Supplied records START

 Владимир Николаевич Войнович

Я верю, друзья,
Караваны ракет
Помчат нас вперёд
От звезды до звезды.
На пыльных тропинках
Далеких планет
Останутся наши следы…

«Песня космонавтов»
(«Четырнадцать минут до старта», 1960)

Supplied records END

▶ **Goal of the exercise**:
Repeat exactly, and only, the lines from the line containing "Далеких планет" through the last line of the records above, both included.

▶ **Answer**:
Далеких планет
Останутся наши следы…

«Песня космонавтов»
(«Четырнадцать минут до старта», 1960)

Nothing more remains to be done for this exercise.